Media Contact

Contact: media@acludc.org

February 1, 2023

The following statement can be attributed to Monica Hopkins, Executive Director of the ACLU of the District of Columbia:

“In the wake of police killings of Black people, including Tyre Nichols in Memphis, the ACLU-D.C. calls on the D.C. Council to disband the Metropolitan Police Department’s unaccountable and dangerous Gun Recovery Unit (GRU).

The GRU has demonstrated a clear pattern of abuse and acting with impunity. In 2018, M.B. Cottingham, a 40-year-old District resident represented by the ACLU-D.C., settled his case against GRU officer Sean Lojacono for an unconstitutional and exceedingly invasive bodily search. Too many Black community members have testified before Council every year about the harm inflicted by police officers. A 2020 D.C. Council mandated report of the city's special gun recovery and narcotics unit found that 87 percent of people stopped were Black — accounting for 91 percent of arrests and 100 percent of use-of-force incidents. However, white people accounted for just 5 percent of arrests.

We hear a lot about gun recovery ends justifying the brutal means of this unit. Still, there is very little review of how a gun was recovered, how an arrest was made, or how often these recoveries have been admissible in court as evidence. This unevidenced "ends justify the means" mentality has denied people due process and has sanctioned aggressive tactics that harm the District’s Black communities. As we head into agency oversight season, we urge the D.C. Council to demand accurate reporting that can clearly demonstrate the GRU's effects. While we get these answers, the Council must disband the GRU to prevent significant future harm that we know the unit has caused in the past.

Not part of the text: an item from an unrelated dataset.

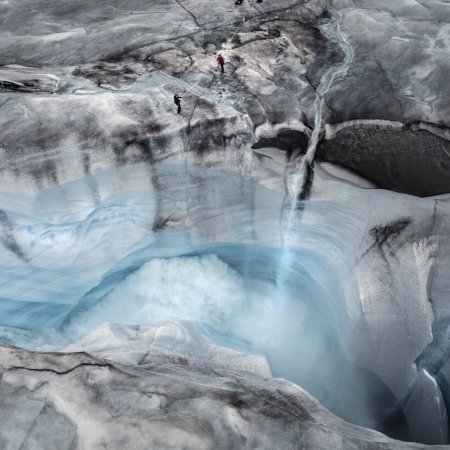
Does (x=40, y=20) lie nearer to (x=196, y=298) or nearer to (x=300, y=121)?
(x=300, y=121)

In response to police brutality, some have called for more training. ACLU-D.C. has continually called for transparency, audits, and reporting. There have been multiple lawsuits against the GRU and countless complaints of harm. Yet still, the GRU continues to traumatize Black communities without any oversight. The District must work toward real solutions that address the root causes of harm and not let a dangerous and failing program continue. District residents deserve to have our rights and liberties respected while we work to make public safety a reality for all.”